Morphine Use a Common Factor in Hospital Medication Errors, Report Says
Posted on Feb 05, 2012
Despite efforts to educate pharmacists and physicians about its proper use, the morphine derivative hydromorphone (commonly known as Dilaudid) continues to be cited as a source of medication errors in hospitals.
“[Dilaudid] continues to be associated with patient harm in many hospitals and health systems,” said Matthew Grissinger, Director of ISMP’s Error Reporting Programs.
Hydromorphone is used in many medical facilities to manage moderate to acute pain in recovering patients. A report by the Pennsylvania Patient Safety Authority estimates that nearly 1,700 hydromorphone errors were reported in a two-year period, with only 30% corrected before they reached the patient. A Canadian study reported 251 patient deaths in the 1990s due to fatal hydromorphone overdoses.

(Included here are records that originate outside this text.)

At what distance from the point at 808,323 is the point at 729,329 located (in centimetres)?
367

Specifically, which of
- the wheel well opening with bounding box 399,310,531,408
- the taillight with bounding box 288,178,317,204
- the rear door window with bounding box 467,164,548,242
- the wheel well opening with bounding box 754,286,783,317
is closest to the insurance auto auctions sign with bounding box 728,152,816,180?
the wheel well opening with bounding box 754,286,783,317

Grissinger believes there are multiple factors leading to the high rate of morphine errors. Firstly, many errors are due to overdose. When the patient has an adverse reaction to the amount of drug, he or she is given another drug, such as naloxone, to counteract the effects. The practice has become so common that the overdose either goes unreported or is seen as an unavoidable error, thereby missing an opportunity to correct the procedure and increasing the hospital’s risk of prescription drug error lawsuits.
The second problem is packaging. Hydromorphone is about seven times stronger than a regular morphine IV, but the drugs have similar packaging. As a result, many health care providers believe there is no difference between them, or that one is a brand name and one is a generic form—an error that may be prevented by highlighting the painkiller’s prefix (HYDROmorphone, for example. Lastly, the two drugs are made available in the same dosage forms, making it easy to confuse them.